= Travail à faire =
Recopiez mot pour mot le passage de l'entretien en commençant par « En romans, il » et en allant jusqu'à « savoir plus ? ».

= Extrait fourni =
Tyef : Comme beaucoup de sujets en politique, il y a la com’ et les actes (les lois votées, appliquées, etc…). Pour faire la différence entre les deux, pas d’autre choix que s’en remettre (là encore) à l’intelligence des citoyens…
© Volpi/Tyef chez Y.I.L. Éditions
Des lectures, des films à conseiller ?
David : La liste est trèèès longue ! Mais je vais vous conseiller mes coups de coeur.
En romans, il y a Dogsland de Tim Willock; Jonathan Livingston, le goéland de Richard Bach; Le sang des dauphins noirs d’Elena Sender et Abysses de Frank Schatzing.
En BD, Shangri-La de Matthieu Bablet; Sweet Tooth de Jeff Lemire; Des animaux et des bêtes de Bebb et Tatanka de Joël Callède, Gaël Séjourné et Jean Verney.
© Mathieu Bablet chez Ankama
Enfin, au cinéma, Powder de Victor Salva, White God de Kornél Mundruczó, White Dog de Samuel Fuller et The Plague dogs de Martin Rosen
Peut-on dire que ce sujet vous a « bouffé », que vous n’avez pas arrêté de vouloir en savoir plus ?
David : On peut le dire oui ! J’en ai passé des nuits blanches…parfois cauchemardesques suite au visionnage de certaines vidéos, parfois de réflexion quant au scénario…
Tyef : Je me souviens d’un cauchemar dans lequel on me demandait d’égorger des bébés chats pour les manger… Brrr !
D’ailleurs, ces deux tomes, sans faire trop sérieux, sont bien informés, non ? Tout est vérifié ? Aussi, vous n’hésitez pas à renvoyer vers certains sites et blogs, y compris au cœur de l’album. Avec notamment, ce moteur de recherche, Ecosia, que votre héros utilise et qui n’est pas anodin ?

= Contenu des données =
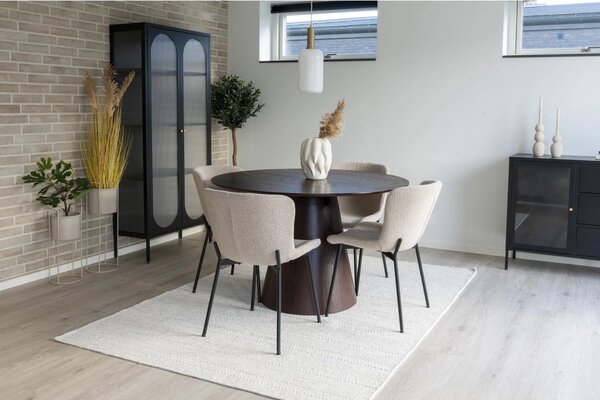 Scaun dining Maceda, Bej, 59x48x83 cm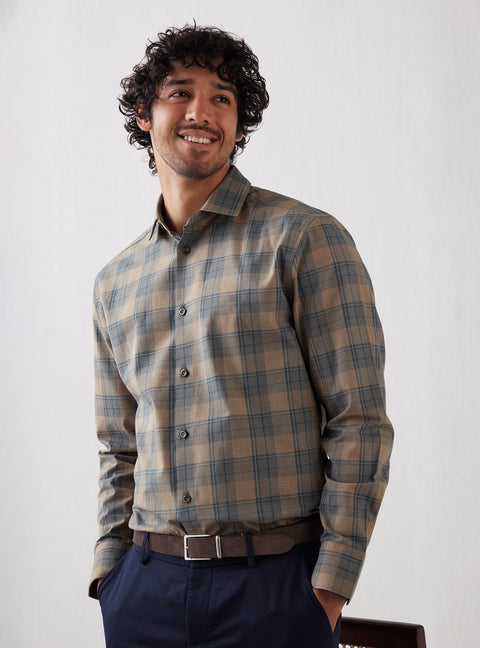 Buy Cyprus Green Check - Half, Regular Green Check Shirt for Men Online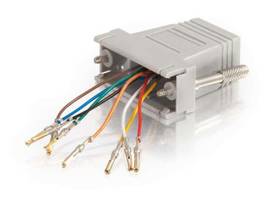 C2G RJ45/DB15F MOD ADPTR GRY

= Solution du problème =
En romans, il y a Dogsland de Tim Willock; Jonathan Livingston, le goéland de Richard Bach; Le sang des dauphins noirs d’Elena Sender et Abysses de Frank Schatzing.
En BD, Shangri-La de Matthieu Bablet; Sweet Tooth de Jeff Lemire; Des animaux et des bêtes de Bebb et Tatanka de Joël Callède, Gaël Séjourné et Jean Verney.
© Mathieu Bablet chez Ankama
Enfin, au cinéma, Powder de Victor Salva, White God de Kornél Mundruczó, White Dog de Samuel Fuller et The Plague dogs de Martin Rosen
Peut-on dire que ce sujet vous a « bouffé », que vous n’avez pas arrêté de vouloir en savoir plus ?